While the Hurricanes had three years worth of data on Kotkaniemi as an NHL player to evaluate in making the decision to sign him, their evaluation went back further than that. When Kotkaniemi was drafted third overall in 2018, the Hurricanes had the pick before that, which obviously became Andrei Svechnikov.

Kotkaniemi, however, was a player the team’s scouts also did quite a bit of work on, and Waddell and his brain trust referred back to that in making this decision.

“Certainly, at that time, we discussed the player at great length, did interviews,” Waddell said. “Everybody was very familiar with the player as not only a player but as a person. We made a decision to draft Andrei. Darren Yorke, who leads our amateur scouts, was very much a big part of this when we were talking about what type of player we saw in Jesperi and what type of player we feel he can be. You interview a lot of players in the draft for future knowledge, and obviously this one was a little different but came to light as we started talking about this player.”

When the Hurricanes announced they were signing Kotkaniemi to an offer sheet last week, there were several call backs to the Canadiens’ 2019 offer sheet of Sebastian Aho, such as Kotkaniemi’s $20 signing bonus (which Waddell called a group effort), Waddell giving pretty much a carbon copy of Bergevin’s 2019 quote about Aho and several Tweets from the team’s official Twitter account. Those led many to speculate that revenge was a factor, perhaps even a primary one, in the decision to sign Kotkaniemi.

Waddell asserted that that was not the case, and that the team’s hockey decision to sign Kotkaniemi, and how the announcement was handled from a marketing standpoint were separate.

“It certainly was not revenge,” Waddell said. “We talked about this player, we know this player. We used the CBA, as other teams have in the past, to try to acquire a 21-year-old player. So to us, it was all about the player. We looked around the league and thought this made the most sense from where we are as a team. As you know, we have a couple other good Finnish players on our team and thought this would be a great fit. The release, that’s a marketing thing. We’re trying to continue to build our franchise here in Raleigh, trying to keep our fans engaged. Our social team gets huge marks from the NHL, and they had some fun with it.”

Though Kotkaniemi has largely been a full-time center in the NHL, Waddell, citing the Hurricanes’ current depth at center, said he’ll likely start at left wing, and “play with some very good players.”

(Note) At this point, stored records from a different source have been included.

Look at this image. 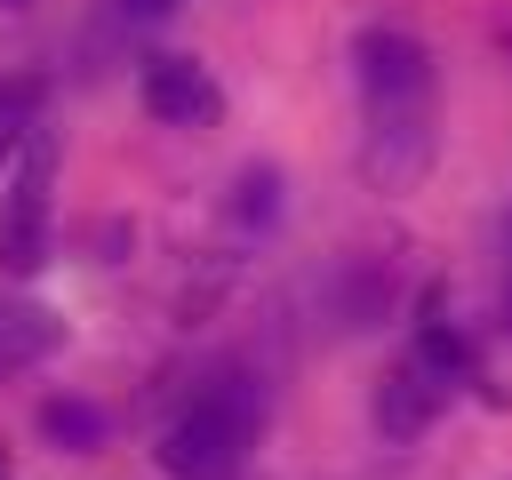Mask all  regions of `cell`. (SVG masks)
<instances>
[{"mask_svg": "<svg viewBox=\"0 0 512 480\" xmlns=\"http://www.w3.org/2000/svg\"><path fill=\"white\" fill-rule=\"evenodd\" d=\"M360 104H368V176L408 184L432 160V56L400 24H368L360 48Z\"/></svg>", "mask_w": 512, "mask_h": 480, "instance_id": "1", "label": "cell"}, {"mask_svg": "<svg viewBox=\"0 0 512 480\" xmlns=\"http://www.w3.org/2000/svg\"><path fill=\"white\" fill-rule=\"evenodd\" d=\"M256 424H264V392L248 376H216L160 440V464L168 480H232L256 448Z\"/></svg>", "mask_w": 512, "mask_h": 480, "instance_id": "2", "label": "cell"}, {"mask_svg": "<svg viewBox=\"0 0 512 480\" xmlns=\"http://www.w3.org/2000/svg\"><path fill=\"white\" fill-rule=\"evenodd\" d=\"M48 184H56V152L32 144L0 192V272H16V280H32L48 264Z\"/></svg>", "mask_w": 512, "mask_h": 480, "instance_id": "3", "label": "cell"}, {"mask_svg": "<svg viewBox=\"0 0 512 480\" xmlns=\"http://www.w3.org/2000/svg\"><path fill=\"white\" fill-rule=\"evenodd\" d=\"M144 112L168 120V128H208L224 112V88L208 80V64L192 56H152L144 64Z\"/></svg>", "mask_w": 512, "mask_h": 480, "instance_id": "4", "label": "cell"}, {"mask_svg": "<svg viewBox=\"0 0 512 480\" xmlns=\"http://www.w3.org/2000/svg\"><path fill=\"white\" fill-rule=\"evenodd\" d=\"M448 392H456V384H440V368H432L424 352L392 360V376L376 384V432H384V440H416V432L440 416Z\"/></svg>", "mask_w": 512, "mask_h": 480, "instance_id": "5", "label": "cell"}, {"mask_svg": "<svg viewBox=\"0 0 512 480\" xmlns=\"http://www.w3.org/2000/svg\"><path fill=\"white\" fill-rule=\"evenodd\" d=\"M48 352H56V320H48L40 304H0V376L32 368V360H48Z\"/></svg>", "mask_w": 512, "mask_h": 480, "instance_id": "6", "label": "cell"}, {"mask_svg": "<svg viewBox=\"0 0 512 480\" xmlns=\"http://www.w3.org/2000/svg\"><path fill=\"white\" fill-rule=\"evenodd\" d=\"M40 432H48L56 448H96V440H104V408H88V400H48V408H40Z\"/></svg>", "mask_w": 512, "mask_h": 480, "instance_id": "7", "label": "cell"}, {"mask_svg": "<svg viewBox=\"0 0 512 480\" xmlns=\"http://www.w3.org/2000/svg\"><path fill=\"white\" fill-rule=\"evenodd\" d=\"M232 208H240V224H272V216H280V176H272V168H248Z\"/></svg>", "mask_w": 512, "mask_h": 480, "instance_id": "8", "label": "cell"}, {"mask_svg": "<svg viewBox=\"0 0 512 480\" xmlns=\"http://www.w3.org/2000/svg\"><path fill=\"white\" fill-rule=\"evenodd\" d=\"M120 8V24H160V16H176V0H112Z\"/></svg>", "mask_w": 512, "mask_h": 480, "instance_id": "9", "label": "cell"}, {"mask_svg": "<svg viewBox=\"0 0 512 480\" xmlns=\"http://www.w3.org/2000/svg\"><path fill=\"white\" fill-rule=\"evenodd\" d=\"M504 320H512V256H504Z\"/></svg>", "mask_w": 512, "mask_h": 480, "instance_id": "10", "label": "cell"}, {"mask_svg": "<svg viewBox=\"0 0 512 480\" xmlns=\"http://www.w3.org/2000/svg\"><path fill=\"white\" fill-rule=\"evenodd\" d=\"M0 480H16V464H8V456H0Z\"/></svg>", "mask_w": 512, "mask_h": 480, "instance_id": "11", "label": "cell"}]
</instances>
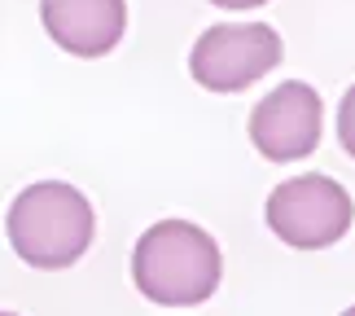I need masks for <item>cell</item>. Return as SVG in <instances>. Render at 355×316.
Returning <instances> with one entry per match:
<instances>
[{
    "mask_svg": "<svg viewBox=\"0 0 355 316\" xmlns=\"http://www.w3.org/2000/svg\"><path fill=\"white\" fill-rule=\"evenodd\" d=\"M5 316H13V312H5Z\"/></svg>",
    "mask_w": 355,
    "mask_h": 316,
    "instance_id": "10",
    "label": "cell"
},
{
    "mask_svg": "<svg viewBox=\"0 0 355 316\" xmlns=\"http://www.w3.org/2000/svg\"><path fill=\"white\" fill-rule=\"evenodd\" d=\"M211 5H220V9H259V5H268V0H211Z\"/></svg>",
    "mask_w": 355,
    "mask_h": 316,
    "instance_id": "8",
    "label": "cell"
},
{
    "mask_svg": "<svg viewBox=\"0 0 355 316\" xmlns=\"http://www.w3.org/2000/svg\"><path fill=\"white\" fill-rule=\"evenodd\" d=\"M281 35L268 22H220L189 53V75L211 92H241L281 62Z\"/></svg>",
    "mask_w": 355,
    "mask_h": 316,
    "instance_id": "4",
    "label": "cell"
},
{
    "mask_svg": "<svg viewBox=\"0 0 355 316\" xmlns=\"http://www.w3.org/2000/svg\"><path fill=\"white\" fill-rule=\"evenodd\" d=\"M324 132V101L303 79H285L250 110V141L272 163L307 158Z\"/></svg>",
    "mask_w": 355,
    "mask_h": 316,
    "instance_id": "5",
    "label": "cell"
},
{
    "mask_svg": "<svg viewBox=\"0 0 355 316\" xmlns=\"http://www.w3.org/2000/svg\"><path fill=\"white\" fill-rule=\"evenodd\" d=\"M92 202L66 181L26 185L9 207V246L31 268H71L92 246Z\"/></svg>",
    "mask_w": 355,
    "mask_h": 316,
    "instance_id": "2",
    "label": "cell"
},
{
    "mask_svg": "<svg viewBox=\"0 0 355 316\" xmlns=\"http://www.w3.org/2000/svg\"><path fill=\"white\" fill-rule=\"evenodd\" d=\"M263 219L285 246H294V251H320V246H334L351 228L355 202L338 181H329L320 172H307V176L281 181L272 189Z\"/></svg>",
    "mask_w": 355,
    "mask_h": 316,
    "instance_id": "3",
    "label": "cell"
},
{
    "mask_svg": "<svg viewBox=\"0 0 355 316\" xmlns=\"http://www.w3.org/2000/svg\"><path fill=\"white\" fill-rule=\"evenodd\" d=\"M338 141H343V149L355 158V84L347 88L343 106H338Z\"/></svg>",
    "mask_w": 355,
    "mask_h": 316,
    "instance_id": "7",
    "label": "cell"
},
{
    "mask_svg": "<svg viewBox=\"0 0 355 316\" xmlns=\"http://www.w3.org/2000/svg\"><path fill=\"white\" fill-rule=\"evenodd\" d=\"M40 22L75 58H105L128 31L123 0H40Z\"/></svg>",
    "mask_w": 355,
    "mask_h": 316,
    "instance_id": "6",
    "label": "cell"
},
{
    "mask_svg": "<svg viewBox=\"0 0 355 316\" xmlns=\"http://www.w3.org/2000/svg\"><path fill=\"white\" fill-rule=\"evenodd\" d=\"M224 255L207 228L189 219H158L132 251V281L162 308H193L220 290Z\"/></svg>",
    "mask_w": 355,
    "mask_h": 316,
    "instance_id": "1",
    "label": "cell"
},
{
    "mask_svg": "<svg viewBox=\"0 0 355 316\" xmlns=\"http://www.w3.org/2000/svg\"><path fill=\"white\" fill-rule=\"evenodd\" d=\"M343 316H355V303H351V308H347V312H343Z\"/></svg>",
    "mask_w": 355,
    "mask_h": 316,
    "instance_id": "9",
    "label": "cell"
}]
</instances>
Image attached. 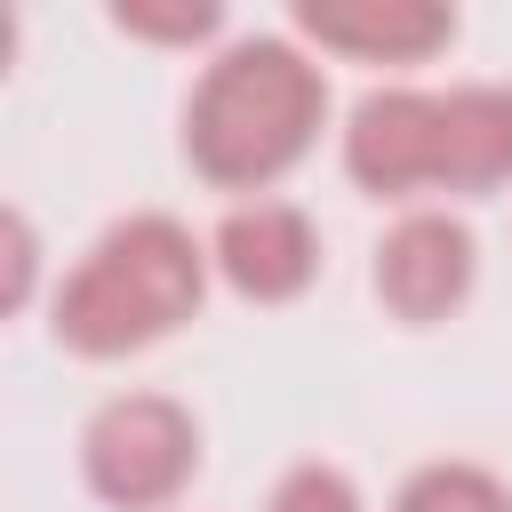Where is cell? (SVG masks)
I'll list each match as a JSON object with an SVG mask.
<instances>
[{
    "instance_id": "cell-6",
    "label": "cell",
    "mask_w": 512,
    "mask_h": 512,
    "mask_svg": "<svg viewBox=\"0 0 512 512\" xmlns=\"http://www.w3.org/2000/svg\"><path fill=\"white\" fill-rule=\"evenodd\" d=\"M472 272H480V248L440 208H416V216H400L376 240V296H384V312H400L416 328L424 320H448L472 296Z\"/></svg>"
},
{
    "instance_id": "cell-7",
    "label": "cell",
    "mask_w": 512,
    "mask_h": 512,
    "mask_svg": "<svg viewBox=\"0 0 512 512\" xmlns=\"http://www.w3.org/2000/svg\"><path fill=\"white\" fill-rule=\"evenodd\" d=\"M296 32L320 40L328 56L424 64L432 48L456 40V8H440V0H296Z\"/></svg>"
},
{
    "instance_id": "cell-8",
    "label": "cell",
    "mask_w": 512,
    "mask_h": 512,
    "mask_svg": "<svg viewBox=\"0 0 512 512\" xmlns=\"http://www.w3.org/2000/svg\"><path fill=\"white\" fill-rule=\"evenodd\" d=\"M512 176V88L440 96V192H496Z\"/></svg>"
},
{
    "instance_id": "cell-10",
    "label": "cell",
    "mask_w": 512,
    "mask_h": 512,
    "mask_svg": "<svg viewBox=\"0 0 512 512\" xmlns=\"http://www.w3.org/2000/svg\"><path fill=\"white\" fill-rule=\"evenodd\" d=\"M112 24L136 32V40H184V48H192V40H208V32L224 24V8H216V0H168V8H160V0H120Z\"/></svg>"
},
{
    "instance_id": "cell-2",
    "label": "cell",
    "mask_w": 512,
    "mask_h": 512,
    "mask_svg": "<svg viewBox=\"0 0 512 512\" xmlns=\"http://www.w3.org/2000/svg\"><path fill=\"white\" fill-rule=\"evenodd\" d=\"M208 240H192L176 216L144 208V216H120L80 264L72 280L56 288V344L80 352V360H128L160 336H176L200 296H208Z\"/></svg>"
},
{
    "instance_id": "cell-3",
    "label": "cell",
    "mask_w": 512,
    "mask_h": 512,
    "mask_svg": "<svg viewBox=\"0 0 512 512\" xmlns=\"http://www.w3.org/2000/svg\"><path fill=\"white\" fill-rule=\"evenodd\" d=\"M80 472L112 512H160L200 472V424L168 392H120L80 432Z\"/></svg>"
},
{
    "instance_id": "cell-9",
    "label": "cell",
    "mask_w": 512,
    "mask_h": 512,
    "mask_svg": "<svg viewBox=\"0 0 512 512\" xmlns=\"http://www.w3.org/2000/svg\"><path fill=\"white\" fill-rule=\"evenodd\" d=\"M392 512H512V496L480 464H424V472H408Z\"/></svg>"
},
{
    "instance_id": "cell-12",
    "label": "cell",
    "mask_w": 512,
    "mask_h": 512,
    "mask_svg": "<svg viewBox=\"0 0 512 512\" xmlns=\"http://www.w3.org/2000/svg\"><path fill=\"white\" fill-rule=\"evenodd\" d=\"M32 296V224L8 208V296L0 304H24Z\"/></svg>"
},
{
    "instance_id": "cell-4",
    "label": "cell",
    "mask_w": 512,
    "mask_h": 512,
    "mask_svg": "<svg viewBox=\"0 0 512 512\" xmlns=\"http://www.w3.org/2000/svg\"><path fill=\"white\" fill-rule=\"evenodd\" d=\"M344 176L376 200L440 192V96L424 88H368L344 120Z\"/></svg>"
},
{
    "instance_id": "cell-1",
    "label": "cell",
    "mask_w": 512,
    "mask_h": 512,
    "mask_svg": "<svg viewBox=\"0 0 512 512\" xmlns=\"http://www.w3.org/2000/svg\"><path fill=\"white\" fill-rule=\"evenodd\" d=\"M320 112H328L320 64L280 32H248L200 72L184 104V160L216 192H264L312 152Z\"/></svg>"
},
{
    "instance_id": "cell-11",
    "label": "cell",
    "mask_w": 512,
    "mask_h": 512,
    "mask_svg": "<svg viewBox=\"0 0 512 512\" xmlns=\"http://www.w3.org/2000/svg\"><path fill=\"white\" fill-rule=\"evenodd\" d=\"M264 512H360V488L336 464H296V472H280Z\"/></svg>"
},
{
    "instance_id": "cell-5",
    "label": "cell",
    "mask_w": 512,
    "mask_h": 512,
    "mask_svg": "<svg viewBox=\"0 0 512 512\" xmlns=\"http://www.w3.org/2000/svg\"><path fill=\"white\" fill-rule=\"evenodd\" d=\"M208 264L224 272L232 296L248 304H288L320 280V232L296 200H240L216 240H208Z\"/></svg>"
}]
</instances>
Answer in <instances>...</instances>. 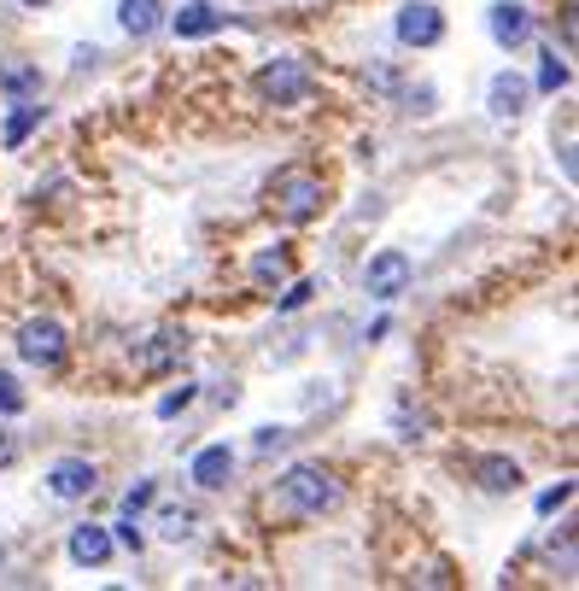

While Kotkaniemi’s production (22 goals and 62 points in 171 career games) has yet to match his draft status, clearly the Hurricanes still see the promise and potential that led Montreal to select him third overall, and believe he can play an important role in their forward group going forward.

That belief played a major role in Kotkaniemi’s decision to become a Hurricane.

“I felt the confidence from the first second from Carolina,” Kotkaniemi said. “It feels really good when someone’s trusting you.”

Kotkaniemi will join two Finnish countrymen in Sebastian Aho and Teuvo Teravainen, and he said he’s spoken with both about the team and city of Raleigh.

He also said he’s exchanged a couple texts with Rod Brind’Amour, and is clearly excited to play for the former long-time center.

“It feels great to have an old player as a coach, Kotkaniemi said. “You can tell he’s been doing a great job over there over the years. You can see from the style the Hurricanes play that there’s an old player in the coaching seat.”

While it certainly stands to reason this could end up being a long-term relationship, Waddell said the Canes and Kotkaniemi haven’t discussed a long-term deal yet (he’s not eligible to sign an extension until January anyway) and see how this goes with Kotkaniemi on a new team and in a new role.

That chance to prove himself with a fresh start is one Kotkaniemi is looking forward to as he looks to carve out a role as a top producer for the Hurricanes for years to come.

“It will be a great opportunity,” Kotkaniemi said. “Feeling the confidence that the team is trusting you is always good for a player. I’m really excited for this opportunity and can’t wait to get things started.”